Int Ophthalmol. 2008 Apr;28(2):101-9. doi: 10.1007/s10792-007-9122-1. Epub 2007 Jul 20.
Bevacizumab (Avastin) has been used as off-label treatment for the specific inhibition of the vascular endothelial growth factor (VEGF). Although only intravenous administration of the drug is approved in combination therapy of colorectal carcinoma, promising short-term results have been reported about its intravitreal administration. However, VEGF is also known to exhibit neurotrophic capabilities. Therefore, blockage of all VEGF isoforms by bevacizumab could induce toxic effects. Missing randomized controlled studies and unclear long-term risks require further evaluation.
Intensified monitoring of bevacizumab treatment was performed in consecutive patients. In ten patients, the functional field score was calculated after obtaining Goldmann visual fields at baseline and 1 year after injection. The other subgroup was examined by means of EOG, ERG and colour testing at baseline and 4 months following treatment. Naka-Rushton plots were calculated to enable statements about retinal function. Lanthony desaturated D15 test was used for repeated colour testing.

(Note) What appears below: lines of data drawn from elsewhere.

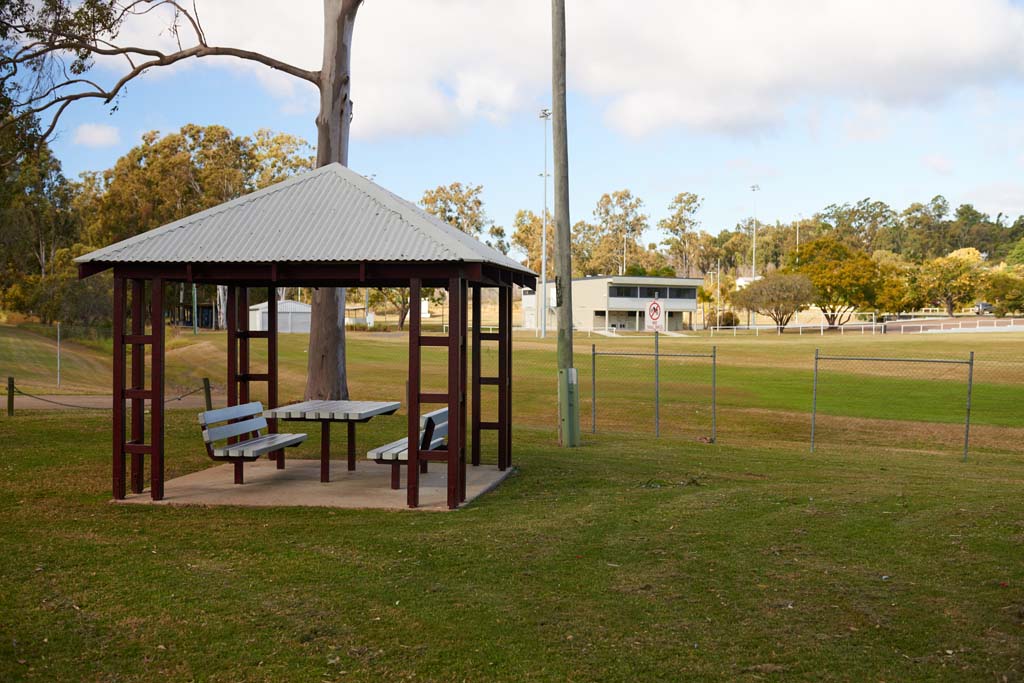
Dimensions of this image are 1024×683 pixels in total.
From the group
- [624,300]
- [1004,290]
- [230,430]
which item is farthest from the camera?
[1004,290]

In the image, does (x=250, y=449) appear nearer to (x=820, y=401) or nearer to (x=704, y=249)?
(x=820, y=401)

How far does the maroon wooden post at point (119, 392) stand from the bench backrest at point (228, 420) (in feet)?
2.86

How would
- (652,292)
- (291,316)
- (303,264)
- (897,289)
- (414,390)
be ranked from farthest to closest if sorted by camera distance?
(652,292)
(897,289)
(291,316)
(303,264)
(414,390)

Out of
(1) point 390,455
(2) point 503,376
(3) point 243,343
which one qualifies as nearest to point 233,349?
(3) point 243,343

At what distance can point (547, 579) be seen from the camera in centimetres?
789

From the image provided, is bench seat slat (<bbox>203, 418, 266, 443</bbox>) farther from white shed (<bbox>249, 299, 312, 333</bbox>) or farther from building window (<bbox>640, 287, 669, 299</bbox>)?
building window (<bbox>640, 287, 669, 299</bbox>)

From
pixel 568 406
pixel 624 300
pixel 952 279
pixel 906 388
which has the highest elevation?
pixel 952 279

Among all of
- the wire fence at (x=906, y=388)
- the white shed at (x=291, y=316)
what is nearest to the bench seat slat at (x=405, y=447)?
the wire fence at (x=906, y=388)

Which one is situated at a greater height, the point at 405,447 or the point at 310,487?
the point at 405,447

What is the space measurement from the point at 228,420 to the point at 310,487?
1319 mm

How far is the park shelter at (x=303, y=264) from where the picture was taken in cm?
1031

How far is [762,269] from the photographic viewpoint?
165 metres

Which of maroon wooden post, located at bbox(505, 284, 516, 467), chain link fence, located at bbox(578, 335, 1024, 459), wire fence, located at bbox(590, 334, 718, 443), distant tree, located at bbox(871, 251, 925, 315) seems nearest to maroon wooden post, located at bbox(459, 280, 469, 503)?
maroon wooden post, located at bbox(505, 284, 516, 467)

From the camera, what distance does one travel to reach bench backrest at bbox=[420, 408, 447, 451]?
36.8 ft
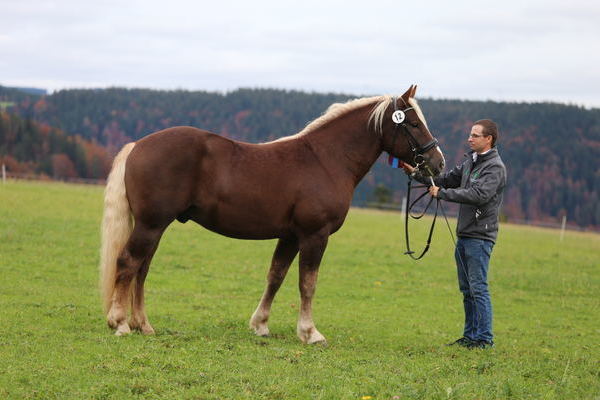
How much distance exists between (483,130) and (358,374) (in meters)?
3.29

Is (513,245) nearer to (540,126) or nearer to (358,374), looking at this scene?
(358,374)

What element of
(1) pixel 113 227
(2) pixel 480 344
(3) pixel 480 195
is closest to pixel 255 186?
(1) pixel 113 227

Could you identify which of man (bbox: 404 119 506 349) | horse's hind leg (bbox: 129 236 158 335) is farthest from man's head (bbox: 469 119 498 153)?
horse's hind leg (bbox: 129 236 158 335)

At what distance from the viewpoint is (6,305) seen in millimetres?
8562

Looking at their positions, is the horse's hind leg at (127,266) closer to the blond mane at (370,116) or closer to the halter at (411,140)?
the blond mane at (370,116)

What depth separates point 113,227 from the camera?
6887mm

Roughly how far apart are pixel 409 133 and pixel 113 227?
137 inches

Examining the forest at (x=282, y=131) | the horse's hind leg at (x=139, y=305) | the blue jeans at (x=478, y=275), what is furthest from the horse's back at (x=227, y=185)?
the forest at (x=282, y=131)

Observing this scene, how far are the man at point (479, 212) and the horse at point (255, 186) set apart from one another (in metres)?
0.45

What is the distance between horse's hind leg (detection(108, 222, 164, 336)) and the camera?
6824 mm

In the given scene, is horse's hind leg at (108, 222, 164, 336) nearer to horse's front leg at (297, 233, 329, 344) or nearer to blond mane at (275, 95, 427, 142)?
horse's front leg at (297, 233, 329, 344)

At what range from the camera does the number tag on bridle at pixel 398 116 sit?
7.48 meters

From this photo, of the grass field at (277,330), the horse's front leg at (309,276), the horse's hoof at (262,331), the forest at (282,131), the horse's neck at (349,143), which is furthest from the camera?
Result: the forest at (282,131)

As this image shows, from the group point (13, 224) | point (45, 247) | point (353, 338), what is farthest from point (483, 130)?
point (13, 224)
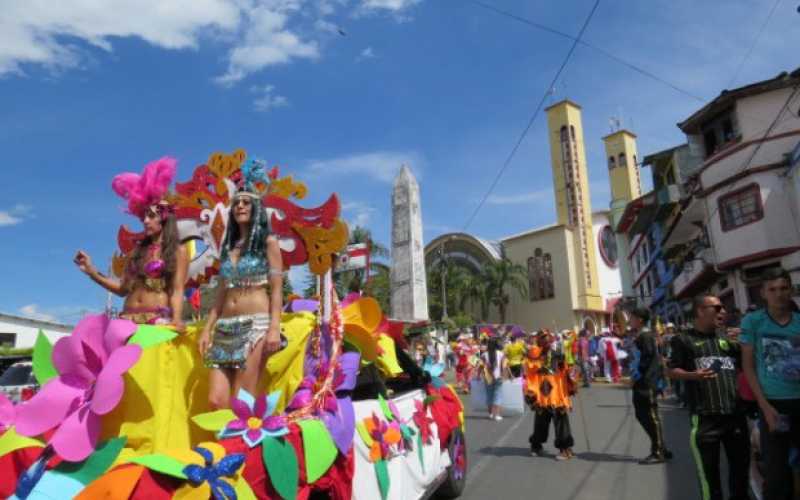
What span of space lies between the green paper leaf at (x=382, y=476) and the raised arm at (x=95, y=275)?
1909 mm

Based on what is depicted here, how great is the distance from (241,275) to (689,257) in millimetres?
27303

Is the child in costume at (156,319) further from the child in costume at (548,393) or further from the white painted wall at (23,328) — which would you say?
the white painted wall at (23,328)

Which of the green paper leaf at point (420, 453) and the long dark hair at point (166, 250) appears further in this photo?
the green paper leaf at point (420, 453)

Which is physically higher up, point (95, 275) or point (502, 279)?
point (502, 279)

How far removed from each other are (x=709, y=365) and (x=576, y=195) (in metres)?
44.6

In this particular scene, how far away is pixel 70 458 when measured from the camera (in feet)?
7.39

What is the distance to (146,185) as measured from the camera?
3586 mm

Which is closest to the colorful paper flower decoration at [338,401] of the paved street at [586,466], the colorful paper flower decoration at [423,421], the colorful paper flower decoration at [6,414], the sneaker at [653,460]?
the colorful paper flower decoration at [423,421]

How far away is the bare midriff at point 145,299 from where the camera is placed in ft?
11.4

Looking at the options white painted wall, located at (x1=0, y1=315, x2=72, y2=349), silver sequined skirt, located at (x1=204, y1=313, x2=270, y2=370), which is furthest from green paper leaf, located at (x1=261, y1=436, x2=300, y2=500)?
white painted wall, located at (x1=0, y1=315, x2=72, y2=349)

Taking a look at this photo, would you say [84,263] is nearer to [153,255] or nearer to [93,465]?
[153,255]

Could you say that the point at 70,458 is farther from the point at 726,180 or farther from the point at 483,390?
the point at 726,180

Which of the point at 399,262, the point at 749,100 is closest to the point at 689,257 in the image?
the point at 749,100

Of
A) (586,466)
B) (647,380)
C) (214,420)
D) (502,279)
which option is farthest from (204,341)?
(502,279)
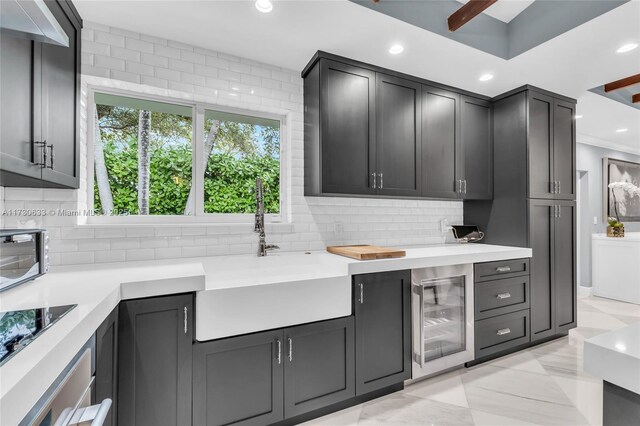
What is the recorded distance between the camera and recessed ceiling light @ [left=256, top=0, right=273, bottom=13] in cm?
169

Baseline parameters already disclosed predominant cone dysfunction. Drug-related effects caused a significant improvement of visual acuity. There was no sign of clinically relevant retinal toxicity following the bevacizumab injection. No progression of visual field defects was seen within the follow-up of 1 year. Performance in EOG testing was affected by restricted fixation stability, but no parameter indicated deterioration within the 4-month-period.
Short-term results underline that intraocular bevacizumab injection promises to be not only a cost-effective, but safe treatment option. Assessed functional parameters as error scores (e.g., Lanthony) corresponded to the impaired retinal function which was presumed to be disease-related. Further long-term results have to confirm the good tolerability in repeated treatment.
贝伐单抗(阿瓦斯汀)已被用作血管内皮生长因子(VEGF)特异性抑制的非标签治疗药物。尽管该药物仅在结直肠癌联合治疗中的静脉给药获得批准,但有关其玻璃体内给药的短期效果报告显示前景良好。然而,VEGF也具有神经营养能力。因此,贝伐单抗阻断所有VEGF异构体可能会诱发毒性作用。缺乏随机对照研究以及长期风险不明确,需要进一步评估。
对连续患者进行贝伐单抗治疗的强化监测。在10名患者中,在基线和注射后1年获得戈德曼视野后计算功能视野评分。另一亚组在基线和治疗后4个月通过EOG、ERG和颜色测试进行检查。计算中纳-拉什顿图以评估视网膜功能。使用兰托尼去饱和D15测试进行重复颜色测试。
基线参数已显示主要为视锥细胞功能障碍。药物相关效应使视力显著改善。贝伐单抗注射后未出现临床相关视网膜毒性迹象。在1年的随访期内未观察到视野缺损进展。EOG测试的表现受注视稳定性受限影响,但在4个月期间内没有参数表明恶化。
短期结果表明,玻璃体内注射贝伐单抗不仅有望成为一种具有成本效益的治疗选择,而且是安全的。评估的功能参数作为误差评分(例如兰托尼)与推测与疾病相关的视网膜功能受损相对应。进一步的长期结果必须证实重复治疗的良好耐受性。